ボルボ V40/シリーズ価格帯:299万~459万円

「T3キネティック」の価格は339万円だから、「T2キネティック」よりも40万円高い。両車ともにエンジンは1.5Lのガソリンターボだが、「T3」は最高出力が152psだから、「T2」の122psを30ps上まわる。最大トルクも高い。

 しかし、装備にはほとんど差がなく、特に安全装備は「T2キネティック」もフルに標準装着する。

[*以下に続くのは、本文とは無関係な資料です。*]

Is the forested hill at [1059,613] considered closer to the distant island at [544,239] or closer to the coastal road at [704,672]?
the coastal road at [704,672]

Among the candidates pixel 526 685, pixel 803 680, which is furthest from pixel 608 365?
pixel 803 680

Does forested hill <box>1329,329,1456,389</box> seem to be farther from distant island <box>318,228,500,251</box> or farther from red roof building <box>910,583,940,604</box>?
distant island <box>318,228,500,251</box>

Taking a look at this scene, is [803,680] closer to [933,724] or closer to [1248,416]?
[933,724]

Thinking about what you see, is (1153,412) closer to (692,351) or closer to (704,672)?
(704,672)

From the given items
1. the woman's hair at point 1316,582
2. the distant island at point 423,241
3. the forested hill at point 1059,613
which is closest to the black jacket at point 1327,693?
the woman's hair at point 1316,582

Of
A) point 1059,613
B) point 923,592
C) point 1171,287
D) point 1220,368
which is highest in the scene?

従って40万円安い「T2キネティック」が買い得だ。

■アウディ Q2「30TFSI」/価格:299万円

アウディ Q2/シリーズ価格帯:299万~411万円

 中級グレードの「30TFSIスポーツ」は価格が370万円だから、「30TFSI」よりも71万円高い。

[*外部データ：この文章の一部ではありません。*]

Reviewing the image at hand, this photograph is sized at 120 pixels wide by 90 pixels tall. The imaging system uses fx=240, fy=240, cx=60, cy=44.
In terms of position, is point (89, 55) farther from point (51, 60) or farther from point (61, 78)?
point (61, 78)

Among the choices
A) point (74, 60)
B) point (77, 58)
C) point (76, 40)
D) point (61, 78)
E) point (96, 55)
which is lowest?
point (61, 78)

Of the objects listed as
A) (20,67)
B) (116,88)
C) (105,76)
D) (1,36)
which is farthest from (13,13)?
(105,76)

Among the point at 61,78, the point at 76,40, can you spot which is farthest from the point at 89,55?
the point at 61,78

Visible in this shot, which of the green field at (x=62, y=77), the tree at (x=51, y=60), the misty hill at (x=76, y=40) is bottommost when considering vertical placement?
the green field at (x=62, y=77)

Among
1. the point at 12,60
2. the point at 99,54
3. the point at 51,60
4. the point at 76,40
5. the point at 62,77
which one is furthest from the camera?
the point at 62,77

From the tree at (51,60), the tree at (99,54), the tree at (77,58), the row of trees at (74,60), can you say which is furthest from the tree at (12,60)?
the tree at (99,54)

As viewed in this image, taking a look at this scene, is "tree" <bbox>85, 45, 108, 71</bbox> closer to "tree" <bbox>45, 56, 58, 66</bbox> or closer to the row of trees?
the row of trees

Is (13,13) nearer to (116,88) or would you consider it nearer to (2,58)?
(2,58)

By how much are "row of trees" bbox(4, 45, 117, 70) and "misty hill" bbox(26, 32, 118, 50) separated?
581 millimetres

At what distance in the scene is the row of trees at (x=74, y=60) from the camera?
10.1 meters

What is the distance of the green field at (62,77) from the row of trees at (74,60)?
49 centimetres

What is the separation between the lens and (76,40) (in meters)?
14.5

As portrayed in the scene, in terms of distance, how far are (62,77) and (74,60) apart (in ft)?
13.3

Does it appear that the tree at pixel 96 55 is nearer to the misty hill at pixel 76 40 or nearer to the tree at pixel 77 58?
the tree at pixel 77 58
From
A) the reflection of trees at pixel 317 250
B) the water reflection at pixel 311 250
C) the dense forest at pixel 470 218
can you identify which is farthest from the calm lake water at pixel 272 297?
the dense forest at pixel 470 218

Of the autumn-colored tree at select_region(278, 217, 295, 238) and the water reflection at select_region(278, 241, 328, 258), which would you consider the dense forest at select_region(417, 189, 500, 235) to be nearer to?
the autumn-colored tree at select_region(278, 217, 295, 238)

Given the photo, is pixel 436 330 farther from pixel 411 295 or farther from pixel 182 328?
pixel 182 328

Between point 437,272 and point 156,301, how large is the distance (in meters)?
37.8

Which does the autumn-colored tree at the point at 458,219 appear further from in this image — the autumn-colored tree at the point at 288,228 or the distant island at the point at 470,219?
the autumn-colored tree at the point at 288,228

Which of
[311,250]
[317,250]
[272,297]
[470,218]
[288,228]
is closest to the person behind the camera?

「30TFSIスポーツ」にはLEDヘッドランプやスポーツシートが装着され、タイヤサイズも16インチから17インチに拡大されるが、装備と価格のバランスを見ると「30TFSI」が割安だ。緊急自動ブレーキのアウディプレセンスフロントも標準装着される。

■VW パサート「TSIトレンドライン」/価格:333万9000円

VWパサート/シリーズ価格帯:333万9000~588万9000円

 パサートでは、価格が最も安い「TSIトレンドライン」にも、車間距離を自動制御できるクルーズコントロールなどが標準装着される。

 ヘッドランプがハロゲンになってLEDを装着できないのは不満だが、価格は「TSIエレガンスライン」に比べて54万円安い。「TSIトレンドライン」は買い得で、ベーシックな内外装にも独特の魅力がある。